Challenges -
**a)** From the mailing-list post below about message sending hanging with py-amqplib, list every command whose output the post discusses.
**b)** Write the next part of the mailing-list post below about message sending hanging with py-amqplib, picking up after its last sentence.

Provided passage -

▶

[rabbitmq-discuss] hanging on message sending with py-amqplib
Matthias Radestock
matthias at rabbitmq.com
Sat Oct 2 10:09:43 BST 2010
Tsuraan,
tsuraan wrote:
> Don't feel like doing the confusing name-mangling stuff, so sending
> these directly to you
> [...]
The output of list_connections show many connections in the 'blocked'
state, which means the broker is refusing to accept any more data.
That should only happen if the memory alarm is currently active. What
does the log file say about that? Perhaps you could post it.
The output of list_queues shows a number of queues with messages waiting
for acknowledgement. One queue in particular has a high count. What's
the average message size of messages in that queue?
The messages waiting for acks also show up in list_channels.
Tracing the from the queue through the consumers, channels and
connections to find the connection which is consuming from the high-ack
queue, we discover that connection to be blocked.

◀

Information given -
▶

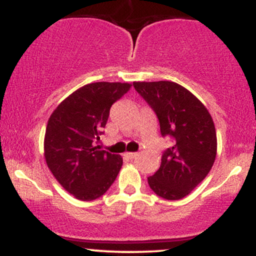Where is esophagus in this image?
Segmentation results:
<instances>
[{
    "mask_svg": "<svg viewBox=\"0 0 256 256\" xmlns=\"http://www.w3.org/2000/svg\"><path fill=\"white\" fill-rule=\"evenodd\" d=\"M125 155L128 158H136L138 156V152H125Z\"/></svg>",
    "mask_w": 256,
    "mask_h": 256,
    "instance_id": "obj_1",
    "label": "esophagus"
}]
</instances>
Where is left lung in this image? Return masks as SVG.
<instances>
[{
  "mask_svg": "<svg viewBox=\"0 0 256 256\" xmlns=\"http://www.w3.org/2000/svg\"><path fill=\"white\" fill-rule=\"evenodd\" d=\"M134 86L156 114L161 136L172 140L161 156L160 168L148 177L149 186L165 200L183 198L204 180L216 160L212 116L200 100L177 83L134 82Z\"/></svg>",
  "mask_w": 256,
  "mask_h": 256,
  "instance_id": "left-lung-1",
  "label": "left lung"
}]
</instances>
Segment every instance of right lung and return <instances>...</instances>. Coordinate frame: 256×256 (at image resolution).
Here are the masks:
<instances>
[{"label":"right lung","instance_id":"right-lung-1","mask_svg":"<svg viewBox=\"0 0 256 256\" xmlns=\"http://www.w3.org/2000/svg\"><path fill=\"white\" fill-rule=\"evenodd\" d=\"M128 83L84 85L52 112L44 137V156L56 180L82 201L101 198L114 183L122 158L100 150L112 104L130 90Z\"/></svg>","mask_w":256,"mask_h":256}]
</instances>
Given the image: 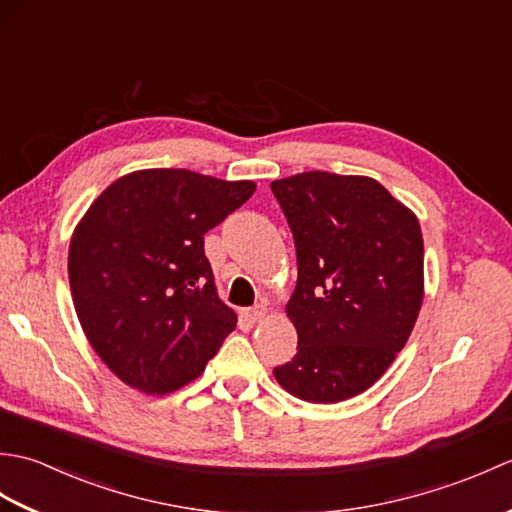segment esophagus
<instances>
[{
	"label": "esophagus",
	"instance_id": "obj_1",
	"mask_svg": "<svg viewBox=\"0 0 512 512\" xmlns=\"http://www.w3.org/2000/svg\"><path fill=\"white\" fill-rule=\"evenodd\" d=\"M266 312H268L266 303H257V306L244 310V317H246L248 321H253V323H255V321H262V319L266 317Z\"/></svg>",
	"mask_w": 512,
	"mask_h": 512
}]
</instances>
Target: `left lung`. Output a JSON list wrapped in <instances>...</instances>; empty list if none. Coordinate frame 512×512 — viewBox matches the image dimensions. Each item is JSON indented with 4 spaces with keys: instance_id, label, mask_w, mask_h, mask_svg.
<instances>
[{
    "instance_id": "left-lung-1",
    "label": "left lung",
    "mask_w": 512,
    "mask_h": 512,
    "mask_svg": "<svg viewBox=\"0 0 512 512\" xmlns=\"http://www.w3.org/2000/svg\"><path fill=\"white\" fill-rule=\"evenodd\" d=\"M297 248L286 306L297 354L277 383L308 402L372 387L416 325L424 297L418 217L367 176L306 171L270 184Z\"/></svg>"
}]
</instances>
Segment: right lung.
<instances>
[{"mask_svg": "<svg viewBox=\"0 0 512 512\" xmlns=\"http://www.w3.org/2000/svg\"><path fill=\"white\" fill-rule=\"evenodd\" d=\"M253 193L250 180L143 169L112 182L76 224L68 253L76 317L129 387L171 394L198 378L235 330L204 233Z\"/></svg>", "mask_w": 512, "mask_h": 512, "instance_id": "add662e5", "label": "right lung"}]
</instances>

◀

Written answers -
**a)** list_connections, list_queues, list_channels

**b)**
So I think what is happening here is that you have a client that is both
a consumer and producer. At some point the memory alarm is raised.
Because the client has been identified as a producer the server blocks
the inbound socket data stream, thus pausing the client in its tracks.
But messages still get delivered to the client. And they all pile up in
memory, in the server's channel process. That is preventing the server
from ever recovering, clearing the memory alarm and unblocking the
connections.
I reckon one way to prevent this situation is to set a
qos.prefetch_count, thus bounding the number of messages which are
waiting for acknowledgement. Or, if you can consume in no-ack mode that
would be even better.
Regards,
Matthias.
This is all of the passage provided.